The View from Flyover Country: Dispatches from the Forgotten America is not fiction but a collection of thought-provoking and disturbing essays written by Sarah Kendzior, an expert on authoritarianism who lives in St. Louis. Each essay, which Kendzior wrote over the past several years and leading up to the 2016 election, centers around topics such as poverty and class and race.  

I have been thinking about some of these issues after my library training, which turns out, covered more than simply how to pull requested books and how to shelve them after they're returned. For example, I learned about how public libraries are pretty much the only places in our country open and welcoming to everyone.

Sometimes that means people checking out cookbooks and books on knitting and sometimes that means young children hanging out without a parent and sometimes that means a homeless person coming inside from the cold and sitting in a comfy chair to read the newspaper. 

It's not often that all of us are in the same room together.  

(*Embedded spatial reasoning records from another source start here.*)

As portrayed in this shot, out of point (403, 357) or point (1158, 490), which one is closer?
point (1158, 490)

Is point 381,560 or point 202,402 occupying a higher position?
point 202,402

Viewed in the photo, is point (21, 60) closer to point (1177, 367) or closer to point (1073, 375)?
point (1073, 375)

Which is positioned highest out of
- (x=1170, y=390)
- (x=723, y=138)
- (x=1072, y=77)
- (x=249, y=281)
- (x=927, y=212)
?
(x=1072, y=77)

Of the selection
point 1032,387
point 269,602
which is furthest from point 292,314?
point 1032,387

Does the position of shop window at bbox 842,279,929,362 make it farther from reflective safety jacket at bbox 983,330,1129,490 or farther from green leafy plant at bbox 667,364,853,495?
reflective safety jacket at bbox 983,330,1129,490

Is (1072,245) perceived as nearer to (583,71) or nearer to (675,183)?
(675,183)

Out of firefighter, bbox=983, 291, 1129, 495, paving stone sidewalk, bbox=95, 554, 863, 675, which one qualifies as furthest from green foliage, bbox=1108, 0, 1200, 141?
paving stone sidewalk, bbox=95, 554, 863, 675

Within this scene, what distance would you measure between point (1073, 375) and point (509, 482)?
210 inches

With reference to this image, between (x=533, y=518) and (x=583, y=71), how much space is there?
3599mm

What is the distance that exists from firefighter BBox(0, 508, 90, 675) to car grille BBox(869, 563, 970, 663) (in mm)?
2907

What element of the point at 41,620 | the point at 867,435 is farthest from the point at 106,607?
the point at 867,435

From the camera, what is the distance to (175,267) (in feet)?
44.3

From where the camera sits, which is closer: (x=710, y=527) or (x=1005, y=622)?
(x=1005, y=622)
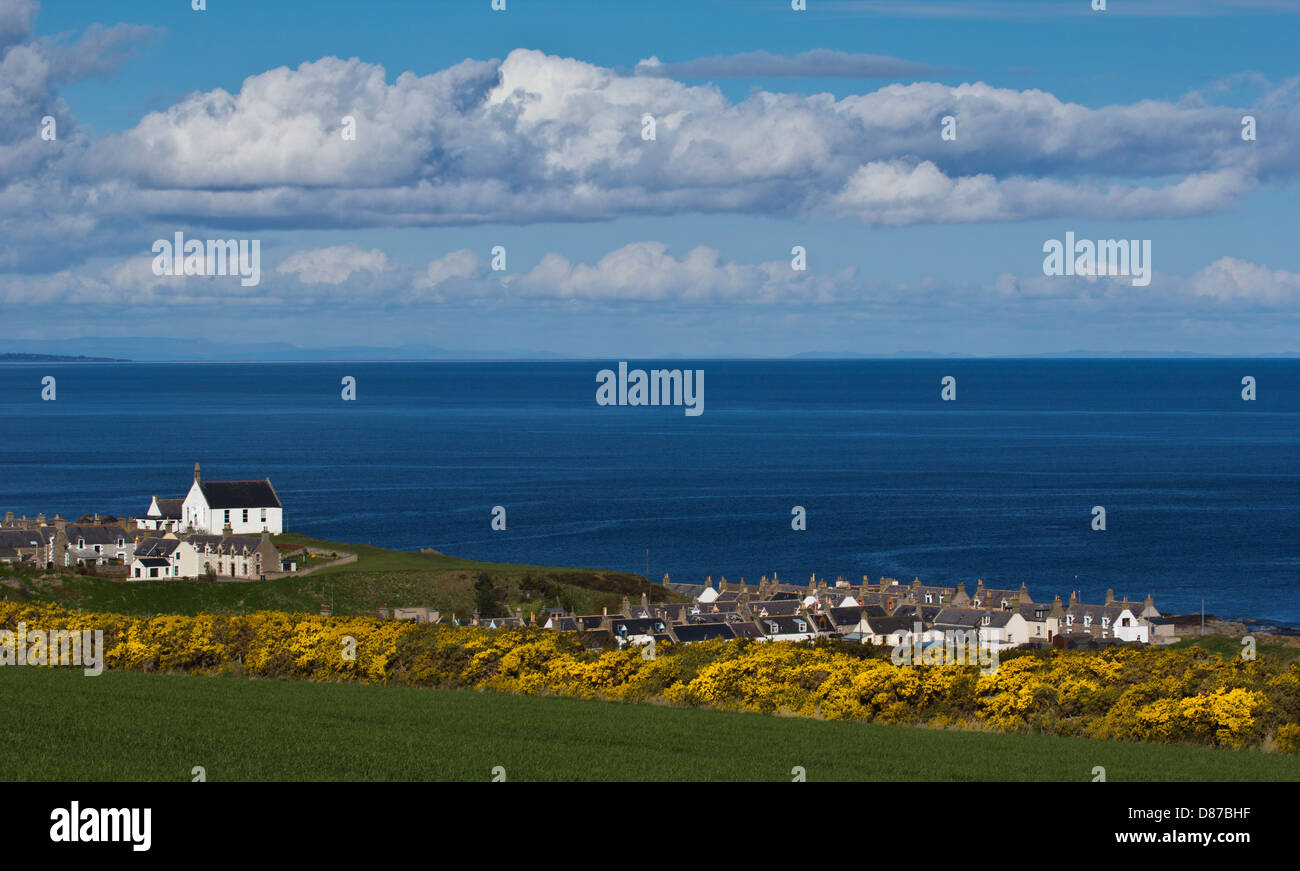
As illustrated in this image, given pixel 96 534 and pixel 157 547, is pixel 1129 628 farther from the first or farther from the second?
pixel 96 534

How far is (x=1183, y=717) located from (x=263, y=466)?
175 meters

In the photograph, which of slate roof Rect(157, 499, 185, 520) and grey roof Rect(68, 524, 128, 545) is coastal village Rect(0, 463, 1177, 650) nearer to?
grey roof Rect(68, 524, 128, 545)

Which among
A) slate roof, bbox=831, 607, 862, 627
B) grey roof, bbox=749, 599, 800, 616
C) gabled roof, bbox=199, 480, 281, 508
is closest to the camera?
slate roof, bbox=831, 607, 862, 627

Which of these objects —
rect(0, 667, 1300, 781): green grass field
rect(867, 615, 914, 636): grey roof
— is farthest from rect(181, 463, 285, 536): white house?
rect(0, 667, 1300, 781): green grass field

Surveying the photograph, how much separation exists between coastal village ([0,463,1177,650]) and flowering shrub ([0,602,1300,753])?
84.7ft

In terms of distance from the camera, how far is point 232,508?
104875 mm

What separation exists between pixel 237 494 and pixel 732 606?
43394 millimetres

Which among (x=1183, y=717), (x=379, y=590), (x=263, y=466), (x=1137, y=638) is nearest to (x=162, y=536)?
(x=379, y=590)

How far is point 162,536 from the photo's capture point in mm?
94750

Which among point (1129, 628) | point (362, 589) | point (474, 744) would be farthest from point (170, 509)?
point (474, 744)

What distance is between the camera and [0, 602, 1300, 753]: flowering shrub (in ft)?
99.9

I pull books on baking Christmas cookies and how to start a new business and how to take care of your autistic child. Books of poems and books on dinosaurs and yoga and computer languages. I ponder baking bread and learning Japanese and worry about climate change. I stop to help a man log on to the library internet. I lead a woman to the books on grammar. I recommend a picture book on unicorns. 

I shelve books and pull books and organize books. I pass the teen section where I see my own book and think about how it is just another book, waiting for someone to check it out and return it so I can shelve it again. 


  1. Working in a library teaches an observant person and writer many fascinating things. Good post. I'm gonna get the fly over book for my hubs.

  2. I think you found your niche. A perfect place for you, my Dear.